__Task to complete__: In the listing below, find the line holding "request_url: https://www.google.com/recaptcha/api2/aframe" and the line holding "window['51497cbf-b685-47c4-9a74-aadcbf871bc1'] = true;". Write out those two lines and all lines between, exactly, and nothing more.
[Records to use — start]
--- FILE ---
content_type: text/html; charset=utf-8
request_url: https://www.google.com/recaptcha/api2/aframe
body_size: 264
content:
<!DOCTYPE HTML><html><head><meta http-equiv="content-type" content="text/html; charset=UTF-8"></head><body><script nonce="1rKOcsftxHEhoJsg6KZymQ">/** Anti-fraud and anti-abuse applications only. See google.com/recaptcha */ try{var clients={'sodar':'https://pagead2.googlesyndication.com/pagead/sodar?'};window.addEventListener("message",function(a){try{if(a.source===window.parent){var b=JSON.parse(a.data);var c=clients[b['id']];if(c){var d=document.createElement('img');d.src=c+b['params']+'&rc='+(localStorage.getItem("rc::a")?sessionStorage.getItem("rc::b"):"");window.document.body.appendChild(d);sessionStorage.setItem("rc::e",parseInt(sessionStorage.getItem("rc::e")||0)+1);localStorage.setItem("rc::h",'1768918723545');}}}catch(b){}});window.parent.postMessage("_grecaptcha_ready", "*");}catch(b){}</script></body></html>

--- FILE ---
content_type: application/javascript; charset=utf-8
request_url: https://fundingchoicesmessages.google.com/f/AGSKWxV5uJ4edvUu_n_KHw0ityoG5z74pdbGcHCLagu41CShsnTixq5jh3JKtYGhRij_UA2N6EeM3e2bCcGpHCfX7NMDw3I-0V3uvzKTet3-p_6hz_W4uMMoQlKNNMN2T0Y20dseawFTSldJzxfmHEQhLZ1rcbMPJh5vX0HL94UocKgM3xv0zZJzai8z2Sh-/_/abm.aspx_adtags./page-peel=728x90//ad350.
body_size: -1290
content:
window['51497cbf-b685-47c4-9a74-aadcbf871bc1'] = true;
[Records to use — finish]
[Records to use — start]
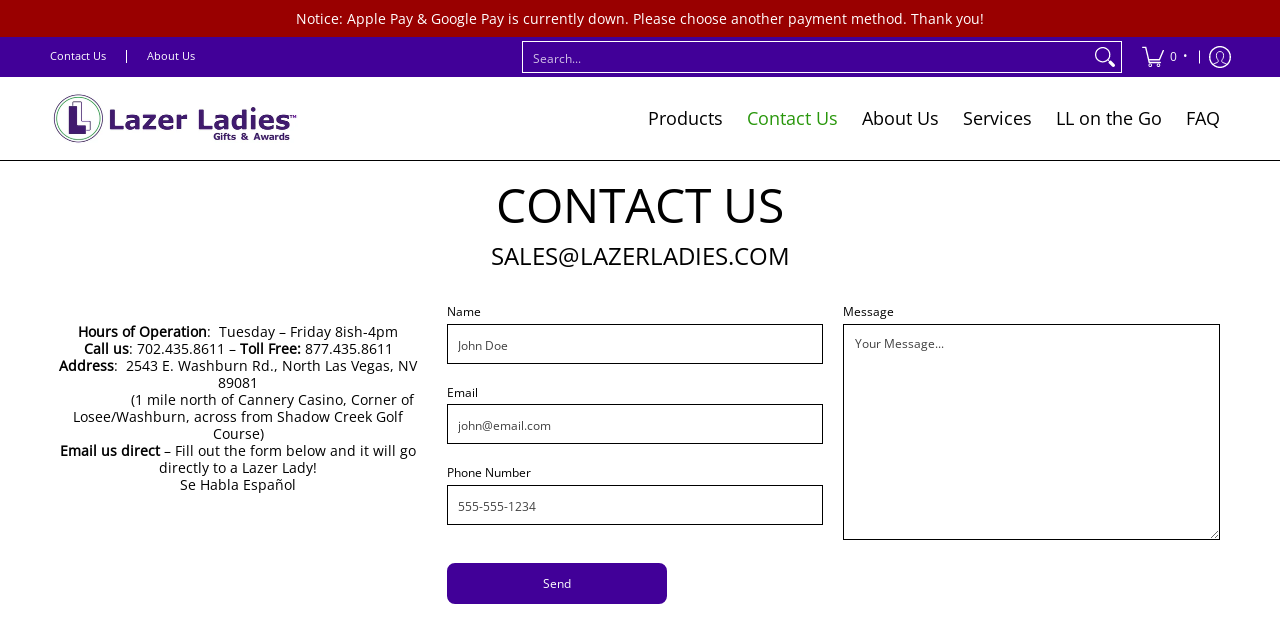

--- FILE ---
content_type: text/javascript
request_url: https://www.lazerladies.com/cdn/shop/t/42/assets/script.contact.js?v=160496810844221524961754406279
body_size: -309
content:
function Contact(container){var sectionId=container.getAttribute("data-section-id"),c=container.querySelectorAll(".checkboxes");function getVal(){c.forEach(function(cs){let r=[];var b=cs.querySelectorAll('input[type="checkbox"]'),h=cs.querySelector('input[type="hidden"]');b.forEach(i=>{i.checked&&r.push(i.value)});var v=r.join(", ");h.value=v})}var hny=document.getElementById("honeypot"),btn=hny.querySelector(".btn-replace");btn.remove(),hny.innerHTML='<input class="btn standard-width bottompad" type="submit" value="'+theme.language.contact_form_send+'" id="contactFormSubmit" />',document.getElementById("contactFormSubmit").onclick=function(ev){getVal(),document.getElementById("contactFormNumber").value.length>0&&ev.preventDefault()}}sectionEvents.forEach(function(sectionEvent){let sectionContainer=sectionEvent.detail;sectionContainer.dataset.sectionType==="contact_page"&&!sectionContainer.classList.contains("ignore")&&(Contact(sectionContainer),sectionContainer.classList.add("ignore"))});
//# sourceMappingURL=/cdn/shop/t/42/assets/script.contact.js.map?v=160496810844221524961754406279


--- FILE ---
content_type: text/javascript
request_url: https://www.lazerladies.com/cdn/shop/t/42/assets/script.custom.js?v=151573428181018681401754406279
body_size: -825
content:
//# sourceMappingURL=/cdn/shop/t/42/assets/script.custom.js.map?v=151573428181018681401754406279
[Records to use — finish]
__Exercise response__:
request_url: https://www.google.com/recaptcha/api2/aframe
body_size: 264
content:
<!DOCTYPE HTML><html><head><meta http-equiv="content-type" content="text/html; charset=UTF-8"></head><body><script nonce="1rKOcsftxHEhoJsg6KZymQ">/** Anti-fraud and anti-abuse applications only. See google.com/recaptcha */ try{var clients={'sodar':'https://pagead2.googlesyndication.com/pagead/sodar?'};window.addEventListener("message",function(a){try{if(a.source===window.parent){var b=JSON.parse(a.data);var c=clients[b['id']];if(c){var d=document.createElement('img');d.src=c+b['params']+'&rc='+(localStorage.getItem("rc::a")?sessionStorage.getItem("rc::b"):"");window.document.body.appendChild(d);sessionStorage.setItem("rc::e",parseInt(sessionStorage.getItem("rc::e")||0)+1);localStorage.setItem("rc::h",'1768918723545');}}}catch(b){}});window.parent.postMessage("_grecaptcha_ready", "*");}catch(b){}</script></body></html>

--- FILE ---
content_type: application/javascript; charset=utf-8
request_url: https://fundingchoicesmessages.google.com/f/AGSKWxV5uJ4edvUu_n_KHw0ityoG5z74pdbGcHCLagu41CShsnTixq5jh3JKtYGhRij_UA2N6EeM3e2bCcGpHCfX7NMDw3I-0V3uvzKTet3-p_6hz_W4uMMoQlKNNMN2T0Y20dseawFTSldJzxfmHEQhLZ1rcbMPJh5vX0HL94UocKgM3xv0zZJzai8z2Sh-/_/abm.aspx_adtags./page-peel=728x90//ad350.
body_size: -1290
content:
window['51497cbf-b685-47c4-9a74-aadcbf871bc1'] = true;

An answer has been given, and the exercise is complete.